Evicts a random entry. Surprisingly competitive with LRU in practice because it has zero overhead — no need to track access order. Used internally in some CPU caches.

Redis Eviction Policies

Redis offers eight eviction policies, configured via maxmemory-policy:

noeviction        — return error when memory limit reached (default)
allkeys-lru       — evict any key using LRU
allkeys-lfu       — evict any key using LFU
allkeys-random    — evict any key randomly
volatile-lru      — evict keys with TTL set, using LRU
volatile-lfu      — evict keys with TTL set, using LFU
volatile-random   — evict keys with TTL set, randomly
volatile-ttl      — evict keys with TTL set, shortest TTL first
# Set in redis.conf or at runtime
redis-cli CONFIG SET maxmemory 2gb
redis-cli CONFIG SET maxmemory-policy allkeys-lru

Which to choose:

  • Session store / general cache: allkeys-lru — evict any key by LRU, safe default
  • Skewed access (Pareto traffic): allkeys-lfu — protects your top 1% of keys
  • Mix of persistent + cached data: volatile-lru — only evict entries with TTL set, keep persistent keys
  • Never lose data: noeviction + set maxmemory high enough, alert before it fills

noeviction does not mean “no data loss” — it means Redis returns errors on writes when full. Your application must handle those errors. For a cache, this is usually worse than eviction.

Sizing Your Cache

A cache too small misses constantly. Too large wastes memory. The right size depends on your working set — the set of keys your application actually accesses regularly.

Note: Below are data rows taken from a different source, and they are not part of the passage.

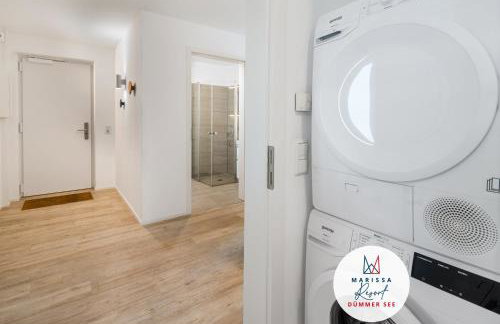 Marissa Resort - Foto 108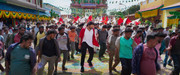 The-Rajasaab0731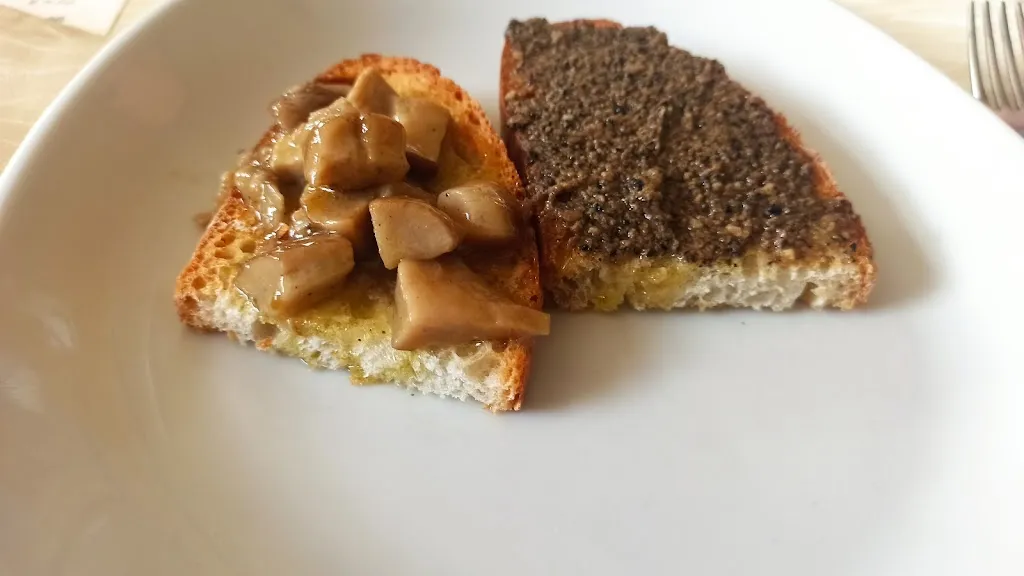 Menu_Ristorante Il Tartufo_Ascrea_image_8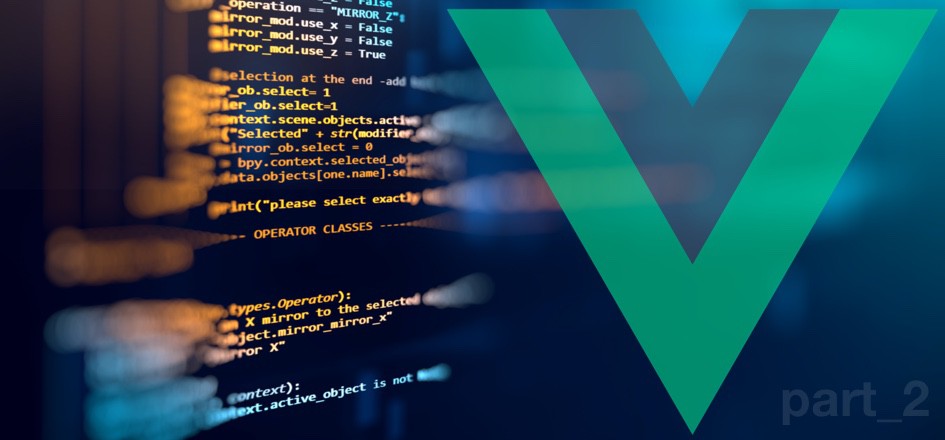 article Setup prerender on webpack with prerender-spa-plugin, Part 2 image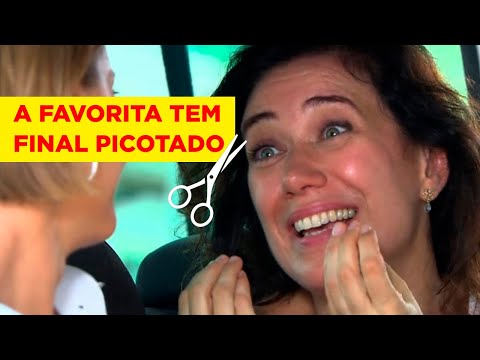 Cara e Coragem: Personagem pede clemência e salva a cabeça de Leo; saiba quem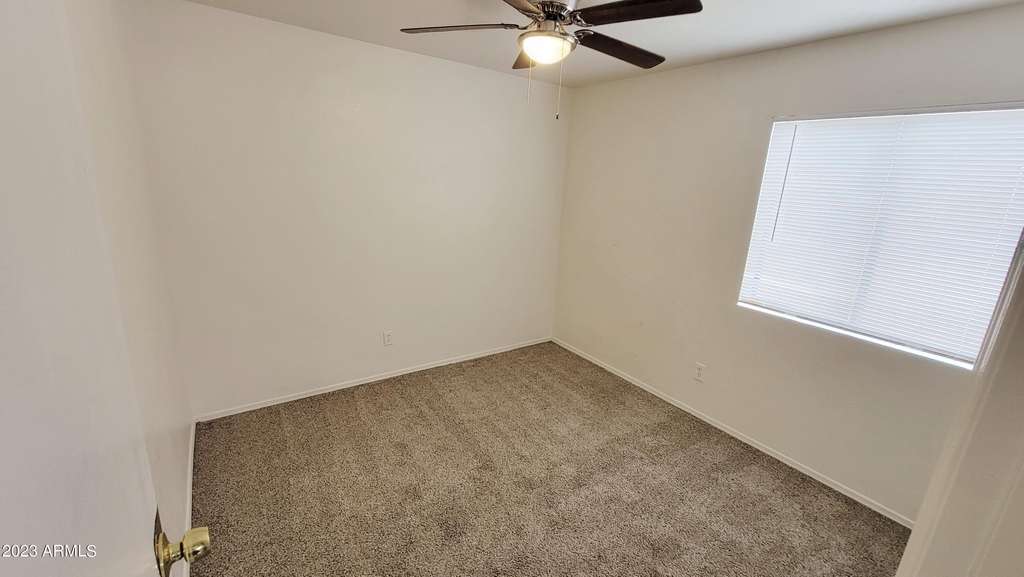 6155 E Greenway Street - Photo 16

// Instrument your cache to find the right size
class InstrumentedCache<K, V> {
  private hits = 0;
  private misses = 0;
  private evictions = 0;
  private inner: LRUCache<K, V>;

  constructor(capacity: number) {
    this.inner = new LRUCache(capacity);
  }

  get(key: K): V | undefined {
    const val = this.inner.get(key);
    if (val !== undefined) {
      this.hits++;
    } else {
      this.misses++;
    }
    return val;
  }

  stats() {
    const total = this.hits + this.misses;
    return {
      hitRatio: total === 0 ? 0 : this.hits / total,
      evictions: this.evictions,
      total,
    };
  }
}

A good starting heuristic: cache your working set, not your entire dataset. If 20% of your keys account for 80% of reads (Pareto distribution — very common), caching that 20% gives you ~80% hit ratio. You rarely need to cache everything.

Combining TTL and LRU

Production caches combine both: entries expire after their TTL (for freshness) and the LRU policy handles memory pressure. Redis does exactly this.

class TTLLRUCache<K, V> {
  private lru: LRUCache<K, { value: V; expiresAt: number }>;

  constructor(capacity: number) {
    this.lru = new LRUCache(capacity);
  }

  set(key: K, value: V, ttlSeconds: number): void {
    this.lru.set(key, {
      value,
      expiresAt: Date.now() + ttlSeconds * 1000,
    });
  }

  get(key: K): V | undefined {
    const entry = this.lru.get(key);
    if (!entry) return undefined;
    if (Date.now() > entry.expiresAt) return undefined; // expired
    return entry.value;
  }
}

TTL handles correctness (stale data). LRU handles memory (eviction under pressure). Neither alone is enough in production.